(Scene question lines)
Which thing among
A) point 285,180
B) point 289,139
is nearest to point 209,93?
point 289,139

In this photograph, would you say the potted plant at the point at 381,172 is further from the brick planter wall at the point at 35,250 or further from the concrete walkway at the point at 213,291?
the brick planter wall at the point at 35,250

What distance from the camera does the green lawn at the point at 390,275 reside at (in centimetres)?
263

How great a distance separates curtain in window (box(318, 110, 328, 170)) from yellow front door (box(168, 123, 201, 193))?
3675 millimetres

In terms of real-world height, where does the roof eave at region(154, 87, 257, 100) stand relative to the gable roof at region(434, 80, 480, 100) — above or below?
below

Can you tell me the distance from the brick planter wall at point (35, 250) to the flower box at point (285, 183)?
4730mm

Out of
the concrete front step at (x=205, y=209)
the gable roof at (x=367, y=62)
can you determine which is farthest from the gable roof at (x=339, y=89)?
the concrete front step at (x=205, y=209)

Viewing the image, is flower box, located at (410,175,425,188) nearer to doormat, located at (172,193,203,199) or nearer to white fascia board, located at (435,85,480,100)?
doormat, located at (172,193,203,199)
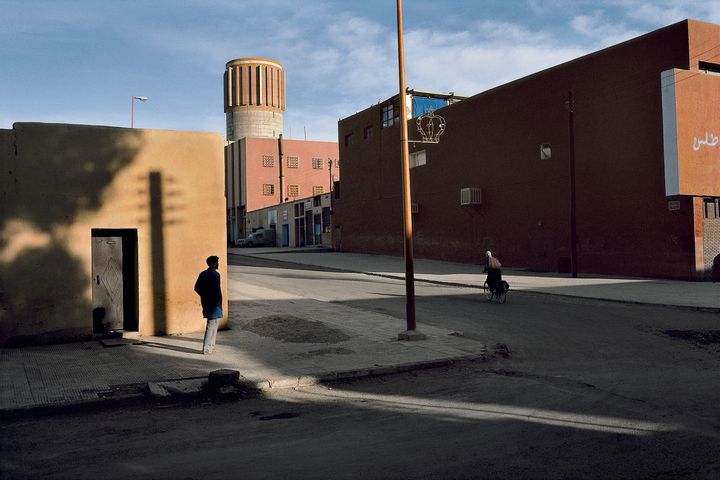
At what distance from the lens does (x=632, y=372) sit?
8219 mm

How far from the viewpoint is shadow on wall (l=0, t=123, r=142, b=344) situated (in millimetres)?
10562

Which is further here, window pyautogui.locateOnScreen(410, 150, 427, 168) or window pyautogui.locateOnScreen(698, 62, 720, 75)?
window pyautogui.locateOnScreen(410, 150, 427, 168)

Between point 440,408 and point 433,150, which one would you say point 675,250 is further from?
point 440,408

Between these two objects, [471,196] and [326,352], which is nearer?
[326,352]

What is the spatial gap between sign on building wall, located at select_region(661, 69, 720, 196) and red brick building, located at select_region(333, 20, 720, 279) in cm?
5

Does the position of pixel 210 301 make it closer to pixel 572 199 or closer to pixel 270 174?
pixel 572 199

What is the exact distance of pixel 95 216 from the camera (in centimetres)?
1131

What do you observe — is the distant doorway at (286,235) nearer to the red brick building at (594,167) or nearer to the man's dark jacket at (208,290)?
the red brick building at (594,167)

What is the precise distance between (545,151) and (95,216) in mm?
22497

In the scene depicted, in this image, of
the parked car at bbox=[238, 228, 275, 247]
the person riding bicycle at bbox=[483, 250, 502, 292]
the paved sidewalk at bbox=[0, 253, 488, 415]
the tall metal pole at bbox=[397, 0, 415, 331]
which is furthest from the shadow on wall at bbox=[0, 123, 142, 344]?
the parked car at bbox=[238, 228, 275, 247]

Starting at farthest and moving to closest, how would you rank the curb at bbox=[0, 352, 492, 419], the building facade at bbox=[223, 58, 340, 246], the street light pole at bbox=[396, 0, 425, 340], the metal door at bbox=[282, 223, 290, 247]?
the building facade at bbox=[223, 58, 340, 246], the metal door at bbox=[282, 223, 290, 247], the street light pole at bbox=[396, 0, 425, 340], the curb at bbox=[0, 352, 492, 419]

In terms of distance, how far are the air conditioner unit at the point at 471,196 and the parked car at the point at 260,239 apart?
29.5 meters

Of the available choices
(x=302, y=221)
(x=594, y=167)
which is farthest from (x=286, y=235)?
(x=594, y=167)

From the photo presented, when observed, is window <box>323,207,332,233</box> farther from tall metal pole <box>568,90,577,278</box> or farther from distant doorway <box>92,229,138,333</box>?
distant doorway <box>92,229,138,333</box>
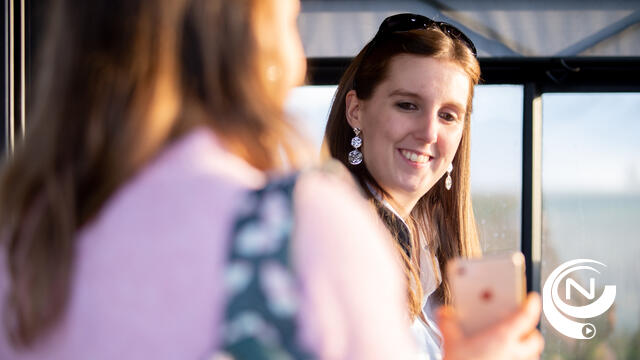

> TASK GOAL
Could you substitute "street lamp post" for "tall metal pole" in the lines starting with the one containing "From the photo" and going on through the last line, keeping everything else unchanged? Return those lines without the pictures.

> SOLUTION BELOW
From the photo presented, when observed, is window <box>323,207,332,233</box> farther from street lamp post <box>568,90,577,278</box> or farther from distant doorway <box>92,229,138,333</box>?
distant doorway <box>92,229,138,333</box>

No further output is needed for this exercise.